Leica Aperio ImageScope
Image Scope is a specialized digital pathology desktop viewer designed to navigate and analyze massive, gigapixel whole slide images (WSIs), primarily in the native .svs format. The software provides seamless panning, fluid zooming, and side-by-side slide comparison tools to evaluate different tissue stains simultaneously. It features a robust annotation suite—including digital rulers, shape drawing, and cell counters—that saves data into external XML files without altering the original image. These annotations can be read into other image analysis packages such as Indica Labs Halo.
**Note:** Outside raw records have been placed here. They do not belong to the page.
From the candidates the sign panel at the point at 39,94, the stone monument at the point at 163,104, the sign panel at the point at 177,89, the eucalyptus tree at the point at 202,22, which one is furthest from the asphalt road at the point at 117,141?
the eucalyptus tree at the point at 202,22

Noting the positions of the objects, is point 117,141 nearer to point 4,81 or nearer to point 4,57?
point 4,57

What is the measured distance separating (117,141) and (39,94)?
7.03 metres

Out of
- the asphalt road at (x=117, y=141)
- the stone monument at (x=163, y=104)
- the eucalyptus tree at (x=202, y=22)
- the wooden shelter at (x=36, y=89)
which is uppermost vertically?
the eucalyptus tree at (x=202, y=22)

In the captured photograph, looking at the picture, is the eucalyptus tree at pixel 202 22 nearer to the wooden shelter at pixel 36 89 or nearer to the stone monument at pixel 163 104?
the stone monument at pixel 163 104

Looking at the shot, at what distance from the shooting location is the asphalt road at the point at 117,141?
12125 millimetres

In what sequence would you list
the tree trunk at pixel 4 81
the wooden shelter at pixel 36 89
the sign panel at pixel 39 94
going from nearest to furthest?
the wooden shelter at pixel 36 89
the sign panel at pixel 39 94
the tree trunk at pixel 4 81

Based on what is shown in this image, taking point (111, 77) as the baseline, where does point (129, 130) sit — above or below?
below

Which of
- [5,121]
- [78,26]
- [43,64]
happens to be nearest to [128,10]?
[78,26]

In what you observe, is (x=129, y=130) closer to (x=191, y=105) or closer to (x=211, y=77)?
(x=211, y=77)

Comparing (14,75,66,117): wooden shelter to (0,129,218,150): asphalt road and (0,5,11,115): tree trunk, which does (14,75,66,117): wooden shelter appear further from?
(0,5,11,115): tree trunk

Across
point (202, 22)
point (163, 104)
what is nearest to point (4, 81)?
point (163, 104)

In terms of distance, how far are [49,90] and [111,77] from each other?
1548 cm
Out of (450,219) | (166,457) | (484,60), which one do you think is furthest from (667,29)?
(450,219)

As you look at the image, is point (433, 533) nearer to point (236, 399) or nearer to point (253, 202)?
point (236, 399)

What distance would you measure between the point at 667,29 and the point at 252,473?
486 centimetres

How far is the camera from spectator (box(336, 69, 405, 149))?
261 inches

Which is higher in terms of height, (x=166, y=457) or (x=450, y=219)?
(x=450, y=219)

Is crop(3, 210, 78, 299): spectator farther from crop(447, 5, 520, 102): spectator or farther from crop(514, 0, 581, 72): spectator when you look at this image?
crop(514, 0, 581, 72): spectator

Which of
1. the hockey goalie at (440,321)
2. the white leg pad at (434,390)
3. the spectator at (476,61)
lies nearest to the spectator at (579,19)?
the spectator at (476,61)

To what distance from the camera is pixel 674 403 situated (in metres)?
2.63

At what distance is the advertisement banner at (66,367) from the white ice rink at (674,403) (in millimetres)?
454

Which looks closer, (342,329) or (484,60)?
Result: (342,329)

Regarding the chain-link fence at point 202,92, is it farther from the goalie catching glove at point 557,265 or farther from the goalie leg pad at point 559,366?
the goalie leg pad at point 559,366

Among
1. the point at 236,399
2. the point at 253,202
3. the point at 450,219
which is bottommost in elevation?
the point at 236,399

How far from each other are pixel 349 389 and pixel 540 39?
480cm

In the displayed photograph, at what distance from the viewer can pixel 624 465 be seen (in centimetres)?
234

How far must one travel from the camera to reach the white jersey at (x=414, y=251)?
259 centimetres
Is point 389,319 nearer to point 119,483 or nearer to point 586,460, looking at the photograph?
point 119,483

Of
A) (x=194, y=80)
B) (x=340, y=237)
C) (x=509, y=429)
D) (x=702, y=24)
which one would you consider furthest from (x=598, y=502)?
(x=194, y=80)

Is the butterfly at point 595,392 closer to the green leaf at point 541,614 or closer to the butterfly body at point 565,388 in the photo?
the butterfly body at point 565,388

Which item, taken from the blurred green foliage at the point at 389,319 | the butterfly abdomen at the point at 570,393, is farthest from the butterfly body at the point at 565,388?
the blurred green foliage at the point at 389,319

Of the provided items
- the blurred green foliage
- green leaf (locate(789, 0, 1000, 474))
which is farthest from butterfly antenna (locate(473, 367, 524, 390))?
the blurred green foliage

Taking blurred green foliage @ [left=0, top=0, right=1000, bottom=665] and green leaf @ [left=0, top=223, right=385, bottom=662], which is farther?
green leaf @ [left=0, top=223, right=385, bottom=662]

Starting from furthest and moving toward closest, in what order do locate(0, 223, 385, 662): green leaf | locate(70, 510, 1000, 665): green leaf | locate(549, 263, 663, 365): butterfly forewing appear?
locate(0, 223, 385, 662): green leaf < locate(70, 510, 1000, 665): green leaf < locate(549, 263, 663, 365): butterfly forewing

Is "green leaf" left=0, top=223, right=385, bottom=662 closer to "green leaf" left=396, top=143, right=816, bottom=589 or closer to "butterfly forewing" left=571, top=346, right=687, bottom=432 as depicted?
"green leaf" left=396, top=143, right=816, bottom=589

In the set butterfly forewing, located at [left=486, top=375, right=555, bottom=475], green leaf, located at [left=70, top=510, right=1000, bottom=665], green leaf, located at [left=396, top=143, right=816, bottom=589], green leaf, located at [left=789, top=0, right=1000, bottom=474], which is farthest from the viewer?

Hamamatsu Nanozoomer NDP.View2
NDP.view2 is a free, high-performance viewing software designed to navigate and analyze massive, gigapixel digital whole slide images captured by Hamamatsu NanoZoomer scanners (.ndpi files). The platform functions like a digital microscope, utilizing advanced caching to deliver fluid, lag-free panning and zooming across large tissue samples. Key functional features include multi-slide synchronization for side-by-side specimen comparisons, 360-degree image rotation for optimized viewing orientation, and Z-stack adjustment to change the focal depth of multi-layered tissue scans. Additionally, users can leverage built-in annotation and measurement tools to draw shapes, add text notes, and calculate exact distances or surface areas directly on the slide.
QuPath
FIJI (Fiji Is Just ImageJ)
Fiji is an open-source image processing package bundled with a variety of plugins designed for scientific image analysis. It is a distribution of ImageJ that automatically includes a software updater, a menu structure, and extensive documentation to streamline scientific workflows. The platform handles multidimensional image data, including 3D time-lapse sequences, and supports multiple file formats through the integrated Bio-Formats plugin. It features built-in tools for image registration, segmentation, tracking, and 3D visualization, while allowing users to automate tasks using macros and various scripting languages.
Indica Labs Halo
HALO is a proprietary, quantitative tissue analysis platform designed specifically for digital pathology and whole-slide images. It features a modular architecture with pre-built application modules for immunohistochemistry, fluorescence, and multiplexed assays like RNAscope and FISH. The platform includes HALO AI, a deep learning module for tissue classification, tumor segmentation, and cell phenotyping. Functionally, the software generates cell-by-cell morphological and expression data across entire tissue sections while maintaining an interactive link between individual cell statistics and the corresponding coordinates on the source image. Additional features include real-time parameter tuning, heatmaps for spatial analysis, multi-slide image registration, and cloud or multi-node network deployment models.
Indica Labs Halo Link
Evident Olympus OlyVIA
Evident OlyVIA is a digital slide viewer software platform designed for reviewing and navigating whole-slide images from research slide scanners. The application reads .VSI and multi-TIFF files, allowing users to view macro overviews and zoom down to individual cellular details. The interface includes tools for manual annotation, side-by-side slide comparisons, histogram adjustments, and channel-by-channel fluorescence visualization. It operates as a Windows desktop application or connects to a Net Image Server (NIS) for browser-based data sharing and multi-user collaboration.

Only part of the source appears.